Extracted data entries
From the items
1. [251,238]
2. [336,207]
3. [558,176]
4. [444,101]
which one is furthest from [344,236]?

### Written task
Convert the records above into a JSON list of strings, one string per line, leaving out any blank lines.

### Finished exercise
[
  "From the items",
  "1. [251,238]",
  "2. [336,207]",
  "3. [558,176]",
  "4. [444,101]",
  "which one is furthest from [344,236]?"
]